#### WORK INSTRUCTIONS:
1. Decide whether each of statements (a), (b), and (c) agrees with the forum thread about the Anderson French doors. Answer yes or no for each, and quote the words from the thread that settle it. (a) The writer caulked over the drain holes. (b) A flat roof sits above the leaking door. (c) The door leaks more when it is locked.
2. Continue the forum thread about the Anderson French doors, starting right after its final line.

#### PROVIDED TEXT:

________________________________________

# Issue with Anderson French Door. Help Please.



## buletbob (May 9, 2008)

dorothyolive said:


> Hello, I am having some issues with my fairly new Anderson brand french exterior doors. My first and most prevalent issue is that one of our doors is leaking into our house regardless of my efforts to prevent it. I have cleaned the drain which is supposed to make excess water flow away from the bottom and I have caulked below the drain (did not block holes) with exterior water repelling silicone caulking. I have also repaired the door gasket. The door is relatively close to the cement patio and there is a flat roof above it. The door does not leak as much when it is locked, but water still finds a way in. The water leaks above and below the tar paper which was installed prior to the doors installation.
> 
> Our other door shares a different issue ( not the leaking part). The doors have become ridiculously hard to lock. I often have to put my full body weight on the door to push it in far enough to even try to lift the handle and turn the lock knob.
> 
> Thank you, DorothyOlive.

________________________________________

Stored items:
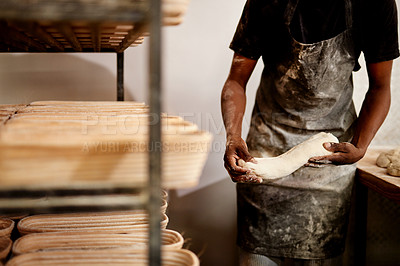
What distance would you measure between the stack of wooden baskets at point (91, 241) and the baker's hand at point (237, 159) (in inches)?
17.0

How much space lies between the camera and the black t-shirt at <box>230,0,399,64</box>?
5.46ft

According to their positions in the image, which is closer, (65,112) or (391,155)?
(65,112)

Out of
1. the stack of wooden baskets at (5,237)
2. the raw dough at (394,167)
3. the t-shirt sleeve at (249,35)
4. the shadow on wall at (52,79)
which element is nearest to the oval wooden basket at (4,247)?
the stack of wooden baskets at (5,237)

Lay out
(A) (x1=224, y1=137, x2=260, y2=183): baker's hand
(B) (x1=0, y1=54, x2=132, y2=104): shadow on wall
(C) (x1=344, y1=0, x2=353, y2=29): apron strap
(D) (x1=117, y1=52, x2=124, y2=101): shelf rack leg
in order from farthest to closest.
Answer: (B) (x1=0, y1=54, x2=132, y2=104): shadow on wall → (D) (x1=117, y1=52, x2=124, y2=101): shelf rack leg → (C) (x1=344, y1=0, x2=353, y2=29): apron strap → (A) (x1=224, y1=137, x2=260, y2=183): baker's hand

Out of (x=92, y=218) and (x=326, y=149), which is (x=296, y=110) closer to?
(x=326, y=149)

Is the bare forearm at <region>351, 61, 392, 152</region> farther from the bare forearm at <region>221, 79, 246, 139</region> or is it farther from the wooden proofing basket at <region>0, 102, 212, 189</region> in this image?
the wooden proofing basket at <region>0, 102, 212, 189</region>

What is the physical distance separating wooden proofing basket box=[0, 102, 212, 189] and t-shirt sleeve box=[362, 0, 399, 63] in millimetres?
1121

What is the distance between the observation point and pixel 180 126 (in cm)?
95

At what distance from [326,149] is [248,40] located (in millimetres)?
563

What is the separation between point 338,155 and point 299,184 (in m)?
0.24

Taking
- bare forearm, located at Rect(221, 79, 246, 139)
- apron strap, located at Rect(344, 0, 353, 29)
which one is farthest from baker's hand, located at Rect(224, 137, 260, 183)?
apron strap, located at Rect(344, 0, 353, 29)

________________________________________

#### RESPONSES TO THE EXERCISE:
1.
(a) No: "I have caulked below the drain (did not block holes)"
(b) Yes: "there is a flat roof above it"
(c) No: "The door does not leak as much when it is locked"

2.
Dorothy!!! Could you post a picture of the both doors in the closed position but not locked!!!. Also Anderson has two style doors 1. Is a Slider 2. Would be a hinged door. there a adjustments on the door for both styles. plus another adjustment on the slider lock hardware. I'll be on the side, BOB


----------



## dorothyolive (Sep 28, 2008)

*Anderson French Doors*

The French door that doesn't leak but has a difficult locking issue it part of a 3 door system with only the center door hinged on the right (from inside) and working, the outer doors are fixed. There is an AW symbol with the numbers 2579514. There is also a US patent no. 4 548 432 below that. These numbers are located on the side of the door that has the locking mechanism that pokes into the lock plate. The door that leaks AND has difficulty with locking is a single, hinged on left (from inside) french door. It's AW no. is 
2579512 with the same US patent number. I'll try to get photos soon.
DorothyOlive


----------



## buletbob (May 9, 2008)

It sounds as tho the door is out of adjustment. do you have the Allen wrench and owners manual. NO! i doubt it. Right. I just installed a double unit. All the hinges Anderson uses, use the same size Allen wrench.
Tomorrow I'll look at it and post you the size . and procedure on the door Adjustment. unless someone could post a reply quicker, BOB


----------



## dorothyolive (Sep 28, 2008)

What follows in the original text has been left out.